• Your task
Reproduce the records verbatim, starting at the line that contains "From the picture's" and continuing through the final line of the records.

◇ ◇ ◇

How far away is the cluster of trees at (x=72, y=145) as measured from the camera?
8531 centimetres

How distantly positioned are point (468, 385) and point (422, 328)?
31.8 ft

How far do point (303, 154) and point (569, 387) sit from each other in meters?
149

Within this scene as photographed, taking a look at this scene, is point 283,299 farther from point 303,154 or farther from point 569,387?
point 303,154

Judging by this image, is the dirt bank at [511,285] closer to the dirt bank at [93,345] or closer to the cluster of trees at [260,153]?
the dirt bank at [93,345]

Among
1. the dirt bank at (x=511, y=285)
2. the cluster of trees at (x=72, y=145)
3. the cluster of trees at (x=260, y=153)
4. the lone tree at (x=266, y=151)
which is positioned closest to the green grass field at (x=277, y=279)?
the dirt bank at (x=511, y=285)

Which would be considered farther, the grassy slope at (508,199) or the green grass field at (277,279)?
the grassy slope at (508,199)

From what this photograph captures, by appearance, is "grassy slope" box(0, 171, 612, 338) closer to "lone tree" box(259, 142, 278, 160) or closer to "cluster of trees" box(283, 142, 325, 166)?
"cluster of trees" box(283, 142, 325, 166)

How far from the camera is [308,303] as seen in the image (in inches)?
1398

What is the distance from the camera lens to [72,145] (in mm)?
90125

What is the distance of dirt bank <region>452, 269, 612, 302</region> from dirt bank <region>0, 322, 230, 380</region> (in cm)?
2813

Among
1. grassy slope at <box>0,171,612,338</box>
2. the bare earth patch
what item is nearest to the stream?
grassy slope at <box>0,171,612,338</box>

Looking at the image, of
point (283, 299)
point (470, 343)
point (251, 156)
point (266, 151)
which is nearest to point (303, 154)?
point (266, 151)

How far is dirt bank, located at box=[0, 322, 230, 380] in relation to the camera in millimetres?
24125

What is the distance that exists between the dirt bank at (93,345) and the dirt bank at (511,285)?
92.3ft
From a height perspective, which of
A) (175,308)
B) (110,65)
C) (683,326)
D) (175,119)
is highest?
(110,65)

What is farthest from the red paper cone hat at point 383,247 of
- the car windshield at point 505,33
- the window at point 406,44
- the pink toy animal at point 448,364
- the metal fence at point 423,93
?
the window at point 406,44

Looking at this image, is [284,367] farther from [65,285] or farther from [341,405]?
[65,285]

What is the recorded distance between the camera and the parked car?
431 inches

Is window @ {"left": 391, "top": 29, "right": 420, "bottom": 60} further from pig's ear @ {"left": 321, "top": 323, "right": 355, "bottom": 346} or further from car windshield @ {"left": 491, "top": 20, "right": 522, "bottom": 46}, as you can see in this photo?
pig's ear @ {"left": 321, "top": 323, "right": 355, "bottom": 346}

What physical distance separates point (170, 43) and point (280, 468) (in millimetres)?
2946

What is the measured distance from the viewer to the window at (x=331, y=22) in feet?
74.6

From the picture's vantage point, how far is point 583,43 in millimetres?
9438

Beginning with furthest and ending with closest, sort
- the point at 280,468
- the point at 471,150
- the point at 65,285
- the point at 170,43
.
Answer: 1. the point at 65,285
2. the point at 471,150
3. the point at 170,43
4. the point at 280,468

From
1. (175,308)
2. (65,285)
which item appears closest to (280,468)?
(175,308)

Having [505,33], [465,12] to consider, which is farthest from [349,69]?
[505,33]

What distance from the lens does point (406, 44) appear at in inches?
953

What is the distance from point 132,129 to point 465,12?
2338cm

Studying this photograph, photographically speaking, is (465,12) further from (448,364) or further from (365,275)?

◇ ◇ ◇

• Written solution
From the picture's vantage point, how far is point 583,43 in millimetres?
9438

Beginning with furthest and ending with closest, sort
- the point at 280,468
- the point at 471,150
- the point at 65,285
- the point at 170,43
.
Answer: 1. the point at 65,285
2. the point at 471,150
3. the point at 170,43
4. the point at 280,468

From
1. (175,308)
2. (65,285)
which item appears closest to (280,468)?
(175,308)

Having [505,33], [465,12] to consider, which is farthest from [349,69]?
[505,33]

What distance from the lens does point (406, 44) appear at in inches?
953

What is the distance from point 132,129 to point 465,12?
2338cm

Studying this photograph, photographically speaking, is (465,12) further from (448,364) or further from (365,275)?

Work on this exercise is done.